Ya es suficiente.
La Association Des Pompiers de Montréal (Quebec) Local 125 exige medidas más enérgicas por parte de la ciudad y de la dirección del departamento de bomberos después de que el auditor general de la ciudad publicara hace dos semanas un informe mordaz sobre la escasez de equipos.
El informe, disponible en francés aquí, reveló que el departamento no está haciendo un seguimiento del inventario de equipos, no está reemplazando los equipos obsoletos, no está limpiando los equipos contaminados lo suficientemente rápido y, en última instancia, está poniendo en peligro la seguridad de los bomberos.
Chris Ross, vicepresidente del distrito 15º de la AIB y presidente del Local 125 de Montreal, es un veterano del departamento con 31 años de servicio. No le sorprendieron los hallazgos.
“Este informe dice lo que llevamos diciéndole a la ciudad y a la dirección del departamento de bomberos durante al menos 10 años”, dijo Ross. “Tenemos una escasez de equipos porque la ciudad no está comprando suficientes; el equipo que tenemos no se está reemplazando antes de que quede obsoleto; y no hay suficientes lavadoras para limpiar el equipo entre las llamadas.
“Hay veces que las compañías de bomberos tienen que quedar fuera de servicio debido a la falta de equipos”
Este informe dice lo que llevamos diciéndole a la ciudad y a la dirección del departamento de bomberos durante al menos 10 años. Tenemos una escasez de equipos porque la ciudad no está comprando suficientes; el equipo que tenemos no se está reemplazando antes de que quede obsoleto; y no hay suficientes lavadoras para limpiar el equipo entre las llamadas. Hay veces que las compañías de bomberos tienen que quedar fuera de servicio debido a la falta de equipos.

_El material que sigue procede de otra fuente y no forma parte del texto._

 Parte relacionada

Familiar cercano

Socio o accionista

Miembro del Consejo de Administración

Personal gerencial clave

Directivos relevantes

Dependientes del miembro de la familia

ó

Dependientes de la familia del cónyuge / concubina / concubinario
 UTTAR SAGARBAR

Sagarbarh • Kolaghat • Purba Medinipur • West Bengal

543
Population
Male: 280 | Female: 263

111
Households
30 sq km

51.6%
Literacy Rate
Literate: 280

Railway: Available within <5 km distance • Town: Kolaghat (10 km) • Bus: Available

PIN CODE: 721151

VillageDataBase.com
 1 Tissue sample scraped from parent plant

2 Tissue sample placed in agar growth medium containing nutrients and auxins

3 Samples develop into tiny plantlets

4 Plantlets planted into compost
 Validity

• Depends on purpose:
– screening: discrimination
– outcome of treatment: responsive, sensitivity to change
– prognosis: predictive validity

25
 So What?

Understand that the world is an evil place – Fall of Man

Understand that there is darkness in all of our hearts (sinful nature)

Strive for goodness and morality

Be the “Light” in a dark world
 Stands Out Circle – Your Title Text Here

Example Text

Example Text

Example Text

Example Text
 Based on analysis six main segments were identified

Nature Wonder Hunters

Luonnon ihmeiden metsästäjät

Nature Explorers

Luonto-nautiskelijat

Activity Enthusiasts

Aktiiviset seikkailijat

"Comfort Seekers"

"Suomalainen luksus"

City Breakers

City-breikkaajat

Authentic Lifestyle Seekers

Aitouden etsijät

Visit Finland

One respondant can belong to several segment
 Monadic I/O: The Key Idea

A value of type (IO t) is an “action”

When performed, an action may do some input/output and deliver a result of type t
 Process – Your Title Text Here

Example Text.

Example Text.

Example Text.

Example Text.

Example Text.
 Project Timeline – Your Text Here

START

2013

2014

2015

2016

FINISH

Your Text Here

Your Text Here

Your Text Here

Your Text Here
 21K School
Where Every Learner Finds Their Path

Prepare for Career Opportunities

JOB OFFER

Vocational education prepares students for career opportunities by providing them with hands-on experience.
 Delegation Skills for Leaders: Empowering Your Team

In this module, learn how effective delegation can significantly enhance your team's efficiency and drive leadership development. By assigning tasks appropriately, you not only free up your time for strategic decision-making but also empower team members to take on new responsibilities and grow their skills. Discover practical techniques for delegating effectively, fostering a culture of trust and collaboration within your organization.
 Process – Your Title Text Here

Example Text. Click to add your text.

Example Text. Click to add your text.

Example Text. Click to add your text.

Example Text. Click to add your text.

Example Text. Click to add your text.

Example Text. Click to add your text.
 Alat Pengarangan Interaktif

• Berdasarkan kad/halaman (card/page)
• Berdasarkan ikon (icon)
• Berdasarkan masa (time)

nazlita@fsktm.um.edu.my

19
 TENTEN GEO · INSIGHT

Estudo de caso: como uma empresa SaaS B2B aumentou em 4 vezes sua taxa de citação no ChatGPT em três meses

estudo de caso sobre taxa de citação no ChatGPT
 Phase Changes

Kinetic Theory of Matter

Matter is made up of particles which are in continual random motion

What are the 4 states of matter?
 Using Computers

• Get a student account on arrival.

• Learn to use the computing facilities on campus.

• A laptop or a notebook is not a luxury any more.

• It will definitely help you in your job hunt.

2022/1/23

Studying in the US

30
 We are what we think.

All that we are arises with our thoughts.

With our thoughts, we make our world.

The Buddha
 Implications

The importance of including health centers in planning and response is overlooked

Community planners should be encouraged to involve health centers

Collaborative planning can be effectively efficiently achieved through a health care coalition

Chris Ross, vicepresidente del distrito 15
Según los funcionarios de la sección local 125 y el informe, más de 20.000 equipos de protección están incompletos, no son fiables o no cumplen las normas, lo que compromete directamente la seguridad de los bomberos.
“Debido a estos problemas con los equipos, estamos luchando para mantener a los muchachos vestidos y respondiendo a las llamadas”, dijo Ross. “Un día, tuvimos 33 escaleras y camiones fuera de servicio, 30 en otro día y 16 en otro. Esto no es seguro ni para los bomberos ni para el público”
La crisis saltó a la palestra recientemente cuando se declaró un incendio de quinta alarma en un edificio de apartamentos de cuatro pisos cerca de la estación de tren de Montreal West.
El parque de bomberos más cercano, la estación 77, estaba totalmente equipado, pero no pudieron responder porque no había cascos limpios disponibles. La siguiente estación de bomberos más cercana respondió, y la estación 77 tardó 30 minutos en recibir suficiente equipo limpio para unirse a la respuesta.
Dos bomberos y un civil resultaron heridos durante el incidente.
El informe del auditor también criticó la falta de un sistema integral de inventario de equipos por parte del departamento. Como resultado, el departamento a menudo no sabe cuánto equipo está disponible, o incluso dónde se encuentra parte del equipo.
Aun así, la administración municipal está restando importancia a la gravedad de la escasez de equipos.
El jefe del Departamento de Bomberos de Montreal (SIM), Richard Liebmann, dijo recientemente a City News Everywhere: “Mire, la extinción de incendios es un trabajo que tiene ciertos riesgos y, aunque creo que el tono puede haber sido un poco alarmista, muchos de los hechos son, no obstante, correctos, pero no creo que la vida de los bomberos esté en riesgo”.
Sin embargo, la administración municipal ha prometido comprar nuevos equipos de protección, implementar mejoras en su sistema de seguimiento de equipos y aumentar la capacidad de lavar los uniformes y equipos más rápidamente.
“Agradecemos estos primeros pasos, pero no es suficiente para asegurar que nuestros miembros tengan el equipo que necesitan cuando lo necesitan”, dijo Ross.
La sección local 125 dice que lo que se necesita ahora está claro: la rendición de cuentas de la dirección por las deficiencias; un plan de acción con plazos y responsabilidades firmes; y un lenguaje contractual más sólido para garantizar que el equipo de los bomberos siga siendo una prioridad máxima.